Characteristic Narrative Method
The film’s approach will appear similar to viewers of Burns’ earlier work. Its distinctive style included gradual camera movements over historical images, extensive employment of contemporary scores featuring talent reading diaries, letters and speeches.
This period represented the filmmaker cemented his status; a generation later, now the doyen of documentaries, he seems able to recruit numerous talented actors. Appearing alongside Burns at a New York gathering, the Hamilton creator Lin-Manuel Miranda observed: “A call from Ken Burns commands immediate acceptance.”
Remarkable Ensemble
The decade-long production schedule also helped in terms of flexibility. Filming occurred in studios, at historical sites using online technology, a method utilized amid COVID restrictions. Burns explains working with Josh Brolin, who found a few free hours in Atlanta to record his lines as the revolutionary leader prior to departing to other professional obligations.
Brolin is joined by numerous acclaimed actors, respected performing veterans, diverse creative professionals, household names and rising talent, Samuel L Jackson, Michael Keaton, Tracy Letts, international acting community, versatile character actors, small and big screen veterans, Dan Stevens, Meryl Streep.
The filmmaker continues: “Truly, this might be the most exceptional group recruited for any project. Their contributions are remarkable. Their celebrity status wasn’t the criteria. It irritated me when questioned, about the prominent cast. I responded, ‘These are performers.’ They’re the finest actors in the world and they animate historical material.”
Historical Complexity
Still, the lack of surviving participants, visual documentation forced Burns and his team to depend substantially on the written word, combining personal accounts of multiple revolutionary participants. This approach enabled to introduce audiences not just the famous founders of the founders along with multiple crucial to understanding, numerous individuals lack visual representation.
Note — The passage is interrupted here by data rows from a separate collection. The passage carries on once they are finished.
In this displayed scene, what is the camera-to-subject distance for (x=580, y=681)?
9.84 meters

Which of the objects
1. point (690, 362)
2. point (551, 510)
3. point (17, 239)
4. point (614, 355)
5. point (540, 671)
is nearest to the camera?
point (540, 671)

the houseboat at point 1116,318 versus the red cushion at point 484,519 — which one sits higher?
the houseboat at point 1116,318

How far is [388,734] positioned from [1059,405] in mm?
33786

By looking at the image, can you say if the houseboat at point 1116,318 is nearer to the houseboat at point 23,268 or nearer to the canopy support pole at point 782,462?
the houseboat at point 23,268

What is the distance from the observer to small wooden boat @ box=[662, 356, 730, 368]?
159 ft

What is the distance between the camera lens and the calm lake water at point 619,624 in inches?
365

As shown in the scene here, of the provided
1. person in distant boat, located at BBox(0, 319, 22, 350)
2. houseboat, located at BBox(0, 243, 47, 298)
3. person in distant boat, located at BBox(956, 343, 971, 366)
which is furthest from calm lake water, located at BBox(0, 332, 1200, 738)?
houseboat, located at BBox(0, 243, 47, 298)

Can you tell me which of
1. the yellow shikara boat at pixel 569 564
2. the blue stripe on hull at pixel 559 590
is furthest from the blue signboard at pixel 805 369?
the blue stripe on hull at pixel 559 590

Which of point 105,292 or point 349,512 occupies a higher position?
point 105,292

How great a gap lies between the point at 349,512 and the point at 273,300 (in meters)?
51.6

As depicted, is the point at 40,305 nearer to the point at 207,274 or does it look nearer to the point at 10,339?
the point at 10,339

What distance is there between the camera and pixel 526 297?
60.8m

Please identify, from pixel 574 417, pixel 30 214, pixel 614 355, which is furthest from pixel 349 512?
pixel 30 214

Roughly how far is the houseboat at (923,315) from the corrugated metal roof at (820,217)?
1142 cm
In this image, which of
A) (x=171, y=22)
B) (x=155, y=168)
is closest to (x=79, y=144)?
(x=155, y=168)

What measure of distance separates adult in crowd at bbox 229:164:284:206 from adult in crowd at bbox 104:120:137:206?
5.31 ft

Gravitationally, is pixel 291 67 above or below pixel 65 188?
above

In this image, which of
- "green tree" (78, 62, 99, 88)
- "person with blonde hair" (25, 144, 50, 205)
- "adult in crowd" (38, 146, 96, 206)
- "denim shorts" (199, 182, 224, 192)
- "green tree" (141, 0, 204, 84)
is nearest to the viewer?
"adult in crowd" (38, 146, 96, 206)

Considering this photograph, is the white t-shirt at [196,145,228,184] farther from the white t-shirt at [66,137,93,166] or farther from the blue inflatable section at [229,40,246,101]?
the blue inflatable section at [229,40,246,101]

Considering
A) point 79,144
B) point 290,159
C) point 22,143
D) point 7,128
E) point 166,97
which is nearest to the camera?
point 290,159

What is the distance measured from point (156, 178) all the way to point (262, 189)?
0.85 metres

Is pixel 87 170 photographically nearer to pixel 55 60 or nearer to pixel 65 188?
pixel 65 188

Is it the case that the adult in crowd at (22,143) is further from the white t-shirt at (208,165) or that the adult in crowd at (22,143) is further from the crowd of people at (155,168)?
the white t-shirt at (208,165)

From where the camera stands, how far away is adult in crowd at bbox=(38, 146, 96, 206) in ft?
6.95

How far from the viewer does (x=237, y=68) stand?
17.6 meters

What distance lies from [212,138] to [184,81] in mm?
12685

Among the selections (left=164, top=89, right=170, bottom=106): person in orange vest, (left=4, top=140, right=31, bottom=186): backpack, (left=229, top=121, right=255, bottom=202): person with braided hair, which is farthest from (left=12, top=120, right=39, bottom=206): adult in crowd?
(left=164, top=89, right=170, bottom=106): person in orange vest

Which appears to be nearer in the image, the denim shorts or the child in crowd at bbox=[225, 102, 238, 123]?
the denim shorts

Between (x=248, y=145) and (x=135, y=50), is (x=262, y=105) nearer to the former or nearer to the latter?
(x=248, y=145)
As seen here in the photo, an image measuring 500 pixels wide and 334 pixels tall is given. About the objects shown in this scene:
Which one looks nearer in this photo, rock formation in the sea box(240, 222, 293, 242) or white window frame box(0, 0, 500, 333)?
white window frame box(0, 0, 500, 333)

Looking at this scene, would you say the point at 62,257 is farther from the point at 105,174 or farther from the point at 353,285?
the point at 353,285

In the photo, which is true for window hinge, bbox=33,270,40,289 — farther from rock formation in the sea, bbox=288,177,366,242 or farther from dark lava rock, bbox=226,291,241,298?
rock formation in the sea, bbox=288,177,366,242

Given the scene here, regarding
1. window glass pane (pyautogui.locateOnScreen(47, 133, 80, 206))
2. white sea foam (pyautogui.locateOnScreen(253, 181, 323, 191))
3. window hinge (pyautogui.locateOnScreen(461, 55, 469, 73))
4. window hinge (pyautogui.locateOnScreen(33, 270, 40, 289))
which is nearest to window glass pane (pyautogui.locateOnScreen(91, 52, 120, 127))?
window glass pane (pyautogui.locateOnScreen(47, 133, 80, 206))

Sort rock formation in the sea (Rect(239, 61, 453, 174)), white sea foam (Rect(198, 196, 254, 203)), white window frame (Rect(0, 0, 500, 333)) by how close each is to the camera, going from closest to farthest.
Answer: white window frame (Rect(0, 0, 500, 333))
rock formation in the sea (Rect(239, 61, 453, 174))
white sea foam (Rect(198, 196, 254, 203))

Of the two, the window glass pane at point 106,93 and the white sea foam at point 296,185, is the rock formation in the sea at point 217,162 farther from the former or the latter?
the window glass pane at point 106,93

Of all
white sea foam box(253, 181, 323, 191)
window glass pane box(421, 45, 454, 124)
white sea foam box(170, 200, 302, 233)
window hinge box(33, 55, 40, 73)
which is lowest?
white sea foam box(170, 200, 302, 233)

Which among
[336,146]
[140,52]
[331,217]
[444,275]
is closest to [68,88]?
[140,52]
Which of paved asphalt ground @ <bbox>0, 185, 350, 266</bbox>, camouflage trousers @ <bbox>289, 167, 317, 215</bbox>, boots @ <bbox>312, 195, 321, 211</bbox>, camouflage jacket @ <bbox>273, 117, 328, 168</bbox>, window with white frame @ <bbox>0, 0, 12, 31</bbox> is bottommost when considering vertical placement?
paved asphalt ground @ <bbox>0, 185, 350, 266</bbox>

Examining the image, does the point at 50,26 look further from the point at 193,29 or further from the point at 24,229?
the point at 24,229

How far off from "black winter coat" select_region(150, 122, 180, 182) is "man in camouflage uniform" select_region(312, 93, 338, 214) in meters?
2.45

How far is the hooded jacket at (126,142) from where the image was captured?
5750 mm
Burns also indulged his particular enthusiasm for territorial understanding. “I love maps,” he notes, “with greater cartographic content throughout this series versus earlier productions across my complete filmography.”
International Impact
The production crew recorded across multiple important places across North America and British sites to capture the landscape’s character and partnered extensively with re-enactors. Various aspects converge to depict events more brutal, complicated and internationally important than the one taught in schools.
The film maintains, was no mere parochial quarrel over land, taxation and representation. Conversely, the project presents a blood-soaked struggle that finally engaged more than two dozen nations and unexpectedly manifested what it calls “the noble aspirations of humankind”.
Internal Conflict Truth
Early dissatisfaction and objections aimed at the crown by American colonists throughout multiple disputatious regions rapidly became a bloody domestic struggle, pitting family members against each other and turning communities into battlegrounds. During the second installment, the historian Alan Taylor observes: “The primary misunderstanding regarding the Revolutionary War involves believing it represented a consolidating event for colonists. This ignores the truth that it was a civil war among Americans.”
Historical Complexity
According to his perspective, the revolution is a story that “for most of us is overwhelmed by emotionalism and wistful remembrance and remains shallow and fails to properly acknowledge actual events, every individual involved and the incredible violence of it.
The historian argues, a revolution that proclaimed the revolutionary principle of the unalienable rights of people; a vicious internal conflict, pitting Patriots against Loyalists; plus an international conflict, the fourth in a series of conflicts between Britain, France and Spain for the “prize of North America”.